In my discussion with Joel Bowman this week, he had plenty to say about what is important about the idea of America. In Australia, because of the pandemic, they have the army on the streets…? At this point, I didn’t even try to verify that. Jennifer, my wife, tells me to shut up when I ask ‘why’? It does seem like an appropriate question in this case though, doesn’t it?
Joel, of his own accord:
Part of the reason I thought it might be novel or interesting to readers was because, as you know, and as you’ve pointed out on this episode, it’s become incredibly fashionable of late, particularly among the learned chattering class and those in the academies to sledge America. It’s often seen as some irredeemable stain on the pages of history.
I was fortunate enough to emigrate to the United States in early 2001. I come from Australia.
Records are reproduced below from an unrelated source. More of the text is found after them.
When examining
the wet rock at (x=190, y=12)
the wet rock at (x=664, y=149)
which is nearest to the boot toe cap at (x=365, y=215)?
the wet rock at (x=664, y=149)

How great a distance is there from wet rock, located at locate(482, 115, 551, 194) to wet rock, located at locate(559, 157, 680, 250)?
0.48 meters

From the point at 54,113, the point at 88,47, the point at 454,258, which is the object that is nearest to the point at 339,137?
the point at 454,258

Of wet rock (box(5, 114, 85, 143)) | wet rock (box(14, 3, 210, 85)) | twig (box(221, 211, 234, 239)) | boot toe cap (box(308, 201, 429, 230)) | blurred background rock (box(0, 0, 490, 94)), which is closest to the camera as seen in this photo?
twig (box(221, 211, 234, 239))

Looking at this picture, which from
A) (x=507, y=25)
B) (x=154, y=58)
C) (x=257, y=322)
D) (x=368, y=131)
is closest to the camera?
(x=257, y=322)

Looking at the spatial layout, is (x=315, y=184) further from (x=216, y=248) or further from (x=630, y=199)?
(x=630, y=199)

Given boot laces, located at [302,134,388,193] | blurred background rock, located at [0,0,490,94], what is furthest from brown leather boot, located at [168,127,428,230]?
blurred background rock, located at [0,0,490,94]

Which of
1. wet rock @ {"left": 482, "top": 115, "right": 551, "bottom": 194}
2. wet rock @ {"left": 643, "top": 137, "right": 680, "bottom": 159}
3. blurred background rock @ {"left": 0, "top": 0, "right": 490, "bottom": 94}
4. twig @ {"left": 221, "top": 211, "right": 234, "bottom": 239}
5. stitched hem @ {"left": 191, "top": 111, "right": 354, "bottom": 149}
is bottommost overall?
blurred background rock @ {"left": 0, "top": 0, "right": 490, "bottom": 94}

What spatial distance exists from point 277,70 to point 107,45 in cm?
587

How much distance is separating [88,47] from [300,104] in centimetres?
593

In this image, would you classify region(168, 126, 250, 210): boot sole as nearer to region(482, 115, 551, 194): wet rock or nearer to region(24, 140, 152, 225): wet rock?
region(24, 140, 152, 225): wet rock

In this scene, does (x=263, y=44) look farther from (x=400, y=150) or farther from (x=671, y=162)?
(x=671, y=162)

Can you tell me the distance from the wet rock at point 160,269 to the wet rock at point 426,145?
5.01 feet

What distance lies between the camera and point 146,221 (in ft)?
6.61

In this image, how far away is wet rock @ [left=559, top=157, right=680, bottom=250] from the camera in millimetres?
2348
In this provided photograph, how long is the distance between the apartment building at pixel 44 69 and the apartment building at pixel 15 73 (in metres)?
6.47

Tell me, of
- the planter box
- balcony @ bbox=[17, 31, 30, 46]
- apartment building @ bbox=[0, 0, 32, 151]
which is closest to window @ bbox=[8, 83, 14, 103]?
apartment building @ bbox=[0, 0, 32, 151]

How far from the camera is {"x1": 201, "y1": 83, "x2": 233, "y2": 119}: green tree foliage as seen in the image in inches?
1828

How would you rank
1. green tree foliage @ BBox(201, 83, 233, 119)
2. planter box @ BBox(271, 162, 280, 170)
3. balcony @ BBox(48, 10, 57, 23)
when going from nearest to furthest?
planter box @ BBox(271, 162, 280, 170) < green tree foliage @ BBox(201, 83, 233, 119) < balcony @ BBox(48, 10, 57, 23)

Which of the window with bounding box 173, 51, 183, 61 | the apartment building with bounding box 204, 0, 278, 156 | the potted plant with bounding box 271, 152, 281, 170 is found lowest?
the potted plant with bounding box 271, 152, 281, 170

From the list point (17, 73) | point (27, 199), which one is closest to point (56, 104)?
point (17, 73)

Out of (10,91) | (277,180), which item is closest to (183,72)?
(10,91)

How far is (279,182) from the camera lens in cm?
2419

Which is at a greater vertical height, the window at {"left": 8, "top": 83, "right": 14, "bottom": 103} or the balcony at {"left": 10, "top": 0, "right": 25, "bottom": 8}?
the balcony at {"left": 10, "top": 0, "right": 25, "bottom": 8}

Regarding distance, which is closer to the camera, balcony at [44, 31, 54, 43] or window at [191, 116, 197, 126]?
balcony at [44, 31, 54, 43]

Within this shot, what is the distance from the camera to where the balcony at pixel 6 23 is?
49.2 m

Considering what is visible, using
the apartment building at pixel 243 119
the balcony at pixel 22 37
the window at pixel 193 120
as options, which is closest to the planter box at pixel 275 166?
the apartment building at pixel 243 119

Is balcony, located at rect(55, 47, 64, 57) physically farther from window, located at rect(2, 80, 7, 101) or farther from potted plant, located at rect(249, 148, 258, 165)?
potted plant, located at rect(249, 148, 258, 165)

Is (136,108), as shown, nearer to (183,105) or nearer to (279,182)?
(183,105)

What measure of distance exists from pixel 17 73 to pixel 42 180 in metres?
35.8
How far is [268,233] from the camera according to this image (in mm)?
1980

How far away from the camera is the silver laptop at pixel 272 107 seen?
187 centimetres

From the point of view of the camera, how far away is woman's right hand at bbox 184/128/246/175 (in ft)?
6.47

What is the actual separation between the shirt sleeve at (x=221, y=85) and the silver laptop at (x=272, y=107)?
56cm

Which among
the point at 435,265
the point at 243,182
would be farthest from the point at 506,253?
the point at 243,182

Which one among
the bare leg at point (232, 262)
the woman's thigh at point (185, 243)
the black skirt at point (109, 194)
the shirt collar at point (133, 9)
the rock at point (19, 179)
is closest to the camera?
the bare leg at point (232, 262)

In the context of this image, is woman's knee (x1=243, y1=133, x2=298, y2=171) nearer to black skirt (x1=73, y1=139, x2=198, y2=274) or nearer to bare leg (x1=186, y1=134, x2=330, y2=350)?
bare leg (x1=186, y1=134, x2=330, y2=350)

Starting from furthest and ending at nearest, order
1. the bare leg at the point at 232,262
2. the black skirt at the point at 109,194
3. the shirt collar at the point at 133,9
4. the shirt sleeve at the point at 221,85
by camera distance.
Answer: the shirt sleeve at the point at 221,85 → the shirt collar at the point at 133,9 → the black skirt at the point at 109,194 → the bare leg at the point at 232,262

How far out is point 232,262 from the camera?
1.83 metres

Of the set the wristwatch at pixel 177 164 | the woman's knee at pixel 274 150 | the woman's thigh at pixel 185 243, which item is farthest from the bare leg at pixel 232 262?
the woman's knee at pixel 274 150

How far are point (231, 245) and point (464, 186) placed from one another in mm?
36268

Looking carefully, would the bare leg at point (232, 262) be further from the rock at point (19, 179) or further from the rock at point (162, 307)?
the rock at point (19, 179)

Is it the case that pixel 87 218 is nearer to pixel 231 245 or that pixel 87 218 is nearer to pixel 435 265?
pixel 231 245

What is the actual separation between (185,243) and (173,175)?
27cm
Your listeners can probably hear my accent, but we might look a bit like Americans and talk a bit like Americans. We have the same TV and Western culture and are largely influenced by American music and television and movies and whatnot. I recognize pretty quickly what Freud called the narcissism of small differences.
That is to say that there is a huge gaping difference between the founding principles of the United States and those of Australia, which the population of which still rightly refers to themselves as subjects, since they haven’t had their own revolutionary war yet where Americans very proudly consider themselves citizens.
There’s a lot of very fundamental differences between the United States and countries abroad. I wanted to just bring an outsider’s perspective to that argument and to that debate and see if there was anything worth offering.
And yet, Australia doesn’t have the Declaration of Independence. Nor does it have a federal system. Should we take these things lightly?